→ GIVEN INFORMATION
########
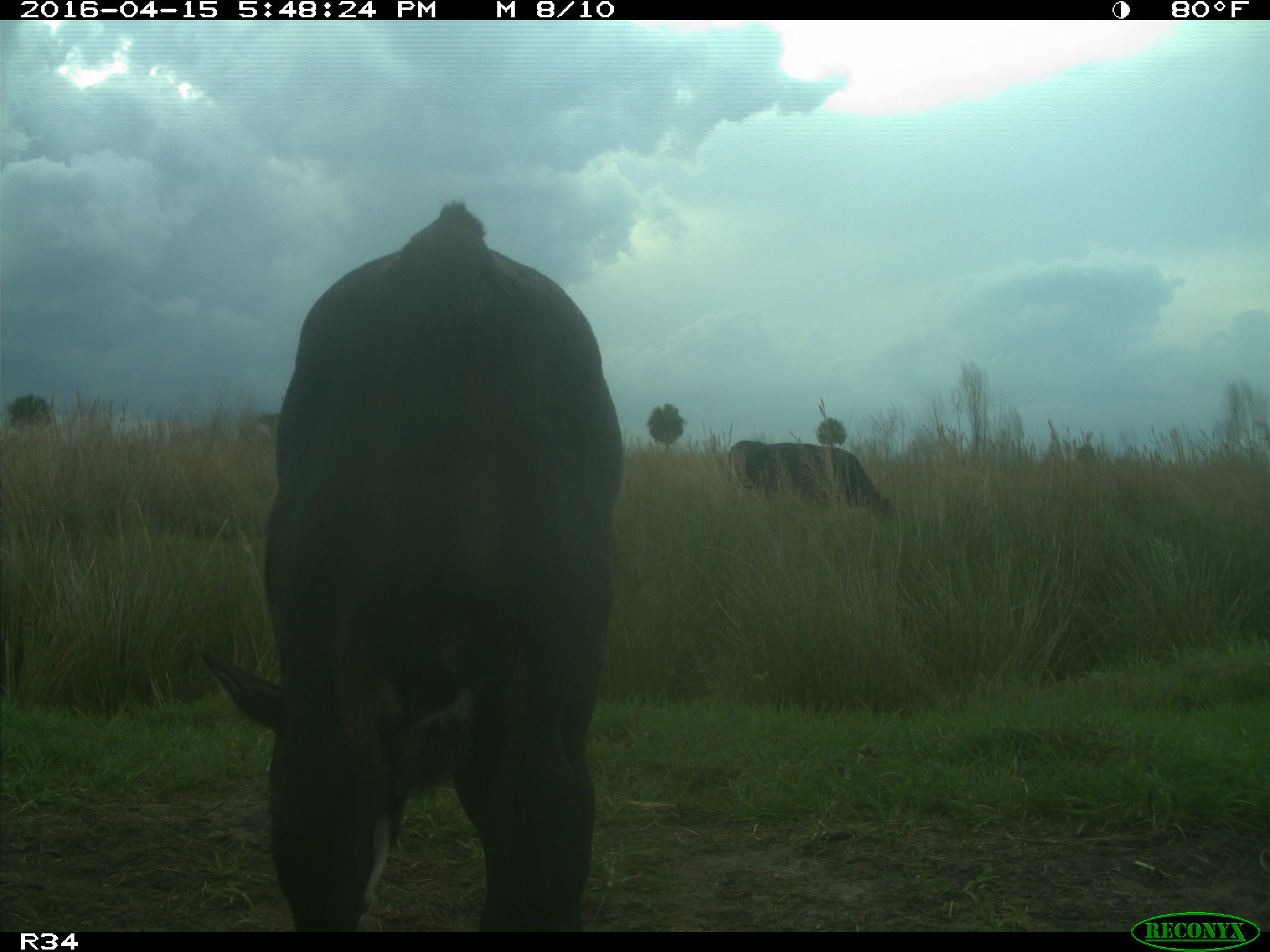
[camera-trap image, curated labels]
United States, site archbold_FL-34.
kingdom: Animalia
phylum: Chordata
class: Mammalia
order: Artiodactyla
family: Bovidae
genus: Bos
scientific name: Bos taurus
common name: domestic cow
########
→ ACTIVITY
Take the line that holds "order: Artiodactyla" as the first line and the last line of the data as the final one. Retype everything between, both included, exactly.

→ RESPONSE
order: Artiodactyla
family: Bovidae
genus: Bos
scientific name: Bos taurus
common name: domestic cow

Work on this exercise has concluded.